Now. I need to get back to writing. I realized I want to add a bunch more to one chapter, so I'm not as close to finished as I had thought! That's okay--I'd rather it be complete than simply completed! If you know what I mean.
Happy 2009! I resolve to blog more often this year...
I'm almost finished with the writing of Choosing Easy World! I just have a few more paragraphs to write plus the acknowledgments page and a final read-through, and barring no startling discoveries, Choosing Easy World will be ready to turn in! I almost hate to see this period end. It's been so nice to feel justified in saying "Sorry, too busy with the book to do ___________ (insert anything other than writing). No, really--I have a tight deadline and I just can't!" This was said mostly to myself, by the way.
Opting out of the Christmas whirlwind was so liberating, I can't even tell you! The only things we did as far as festivities were have the kids over Christmas Eve and go to Rick's Mom's on Christmas Day. The coolest thing about having the girls come is that Rick arranged it and by magic, they were all available, and I made an easy but festive dinner and we all had such a great time. No stressing--just Easy World! Our time with Rick's mom was great, too.
The attunement special I've got going has been extremely popular. My calendar is getting quite full. But I love doing them, and with taking an attunement sabbatical to write the book, it's been awhile since I have done any, so I'm thrilled to be a little swamped with attunement appointments!
Tomorrow--or, rather, today, Tuesday, if you're on either my main mailing list or on the Easy World Power Thought list, you'll get a mailing that includes one of the stories that are going to be in the book. It's by Jacqueline Stone, a friend of mine I met online. She's a powerful soul who has taken on quite the challenging life and is awakening to her true power by using her spiritual truth to transcend the challenges. She is a shining example of how to move through difficulty by relying on her Spirit and I believe she is lighting the way for others to see how to do that. She is truly an inspiration! Be sure to read her story about coming very, very close to losing her home and how she turned the situation around.
Meanwhile, here's a little food for thought: What if your choice to either listen to your short-sighted ego or listen to your all-wise Spirit determined what happens next for you?

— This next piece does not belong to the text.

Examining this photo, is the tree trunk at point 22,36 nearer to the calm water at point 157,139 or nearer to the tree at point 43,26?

It does.
By the way, the photo at the top is of the amaryllis that came from the biggest bulb I've ever had (I buy one every holiday season--kudos to Rick for choosing this one!). It had 2 stalks and one of the stalks had 5 trumpets! (the other had 4). I got the interesting effect of the dark background somewhat by accident. It was late one night and I was playing around with the camera and shot into the mirror behind it (with one lamp on to the left of the flowers) and that's the result. I'd like to claim that I knew what I was doing but it was a total fluke. The amazing thing is that it looks like one of my fabulous artist sister Ann Salisbury's paintings--check it out!